In case you had forgotten what a stellar black tiger maxima clam is supposed to look like . . . here’s some great shots of this clam to jog your memory. It’s been a long time since giant clams have been ‘hot’ in the marine aquarium hobby, and besides teardrop clams, black tiger maxima clams have always been one of the most highly sought after color morphs of Tridacna maxima.
This fantastic specimen of Tridacna maxima was photographed in Raja Ampat earlier this year. It was found on a shallow, rocky reef flat where a hard bottom environment varied from completely barren, to completely grown over by soft or stony corals. This was a perfect place to go looking for giant clams to photograph in their natural environment, but we never dreamed we’d encounter such an exceptional specimen of black and white T. maxima.
You can see from the in-situ photographs that where these clams occurred, they had little in the way of competition for space on the reef floor. And it’s not like we found hundreds of clams in one area; we only spotted a few dozen Tridacna crocea in the shallows, and about ten somber looking maxima clams at the intermediate depth of about six feet deep.

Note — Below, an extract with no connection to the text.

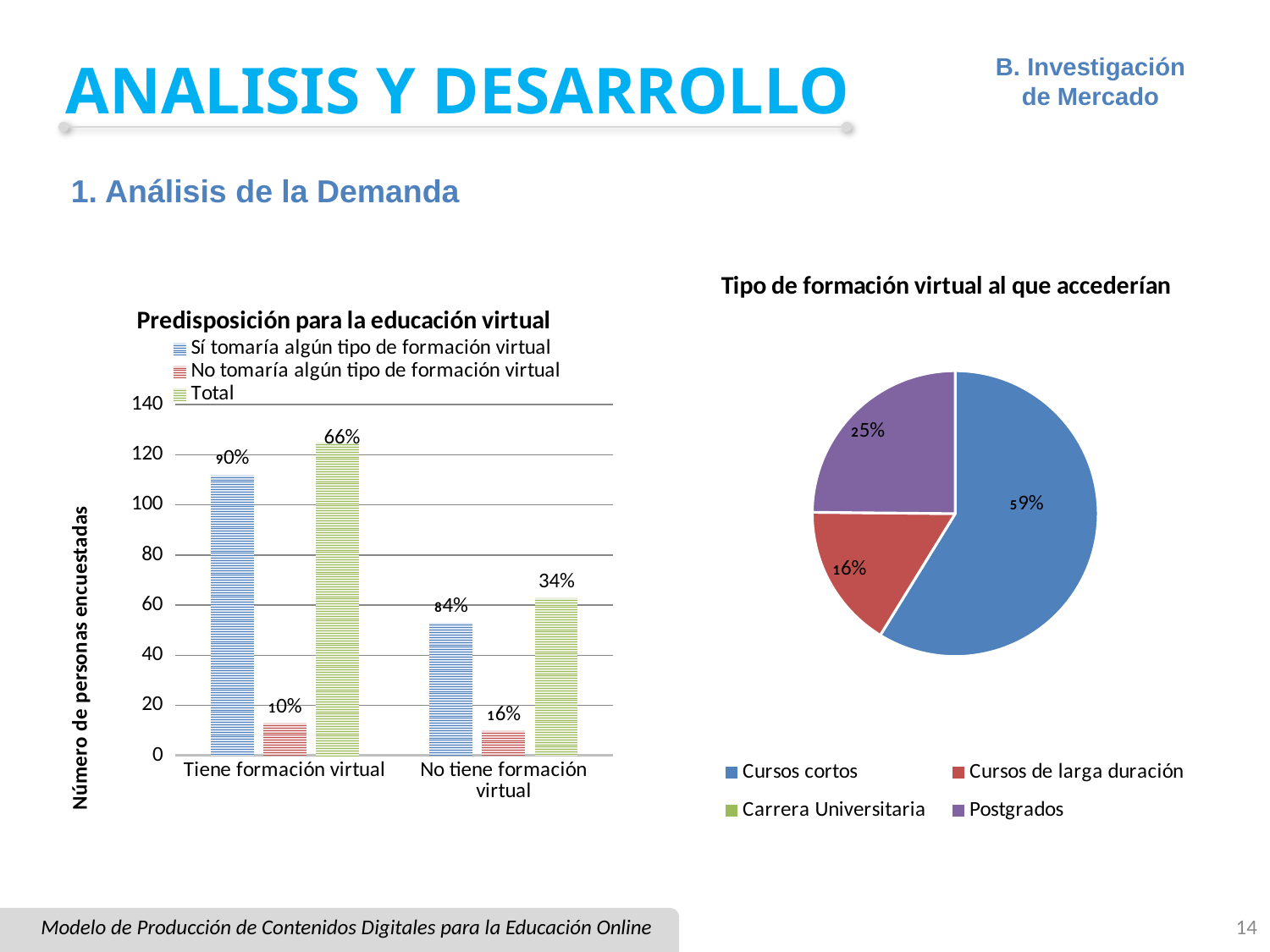
In the chart "Predisposición para la educación virtual", is the "Sí tomaría algún tipo de formación virtual" bar for "Tiene formación virtual" greater or less than 100? greater In the pie chart "Tipo de formación virtual al que accederían", which category has the largest slice? Cursos cortos In the pie chart "Tipo de formación virtual al que accederían", how many percentage points larger is the Cursos cortos slice than the Cursos de larga duración slice? 43 What kind of chart is "Predisposición para la educación virtual"? bar chart In the pie chart "Tipo de formación virtual al que accederían", what share is labelled for Postgrados? 25% In the chart "Predisposición para la educación virtual", what data label is shown on the Total bar for "Tiene formación virtual"? 66% In the chart "Predisposición para la educación virtual", how many categories are shown on the x axis? 2 In the chart "Tipo de formación virtual al que accederían", how many entries does the legend list? 4 In the chart "Predisposición para la educación virtual", what data label is shown on the "No tomaría algún tipo de formación virtual" bar for "No tiene formación virtual"? 16% In the pie chart "Tipo de formación virtual al que accederían", what share is labelled for Cursos cortos? 59% In the chart "Predisposición para la educación virtual", how many series does the legend list? 3 What kind of chart is "Tipo de formación virtual al que accederían"? pie chart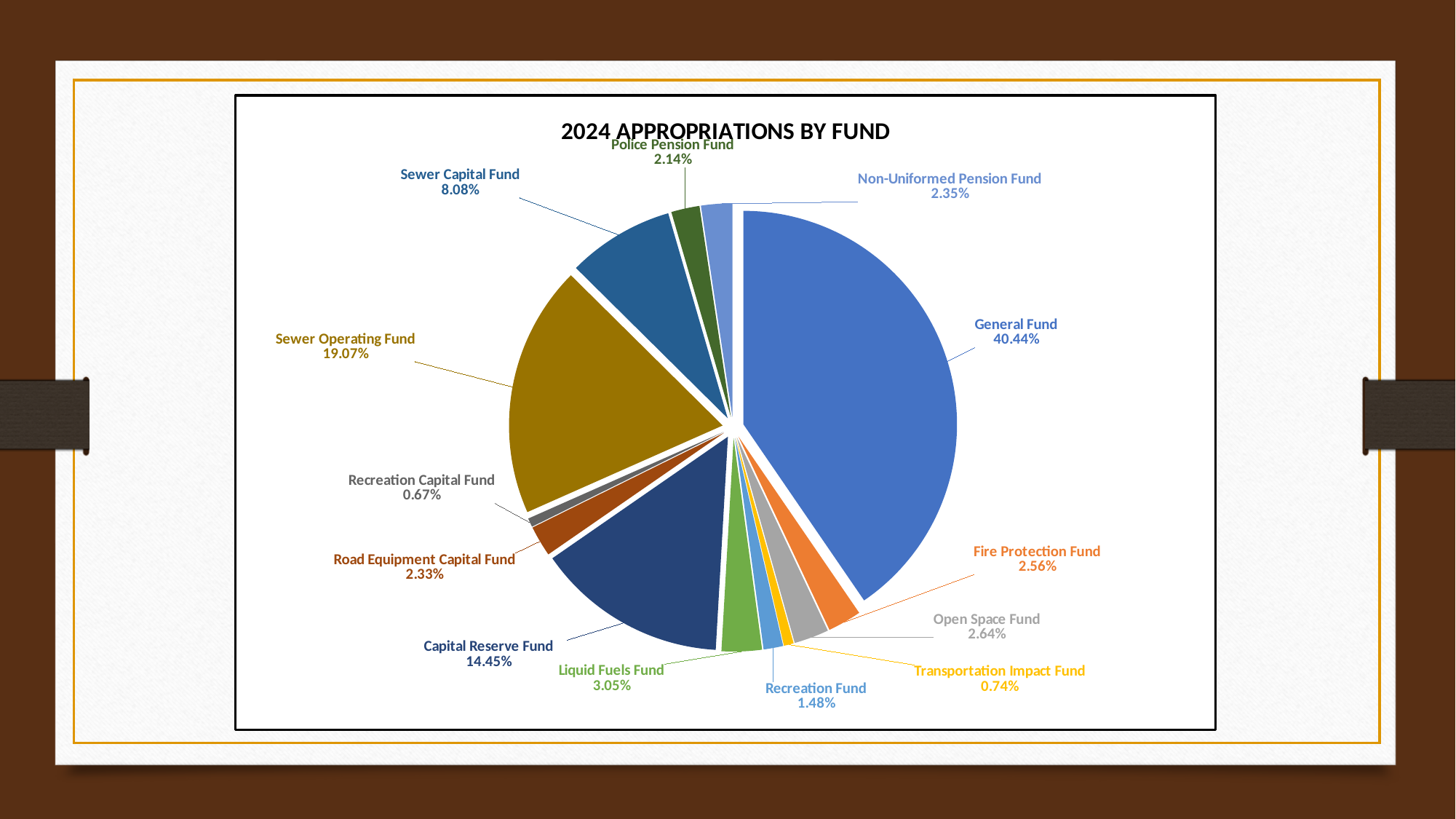
Which fund has the largest share of the pie? General Fund What is the difference in percentage points between the Sewer Operating Fund and the Capital Reserve Fund? 4.62 Which fund has the smallest share of the pie? Recreation Capital Fund What is the value shown for the Transportation Impact Fund? 0.74% What is the value shown for the Capital Reserve Fund? 14.45% How many funds (slices) are shown in the pie chart? 13 What is the difference in percentage points between the General Fund and the Sewer Operating Fund? 21.37 What share of the pie does the General Fund represent? 40.44% What is the title of the chart? 2024 APPROPRIATIONS BY FUND What type of chart is shown on the slide? Pie chart Which is larger, the Sewer Capital Fund or the Liquid Fuels Fund? Sewer Capital Fund What is the value shown for the Sewer Operating Fund? 19.07%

By comparison you can see a more typical maxima clam mantle appearance in the image inset at right. This larger maxima clam was starting to get sandwiched between two very similar looking species of semi-encrusting soft corals, with Sinularia pictured above, and Lobophytum pictured below. Its always a treat to see reef animals we love in their natural environment and even more special when we encounter the kind of stupendous specimen that we’ll never forget, like the monochromatic black & white tiger maxima featured here.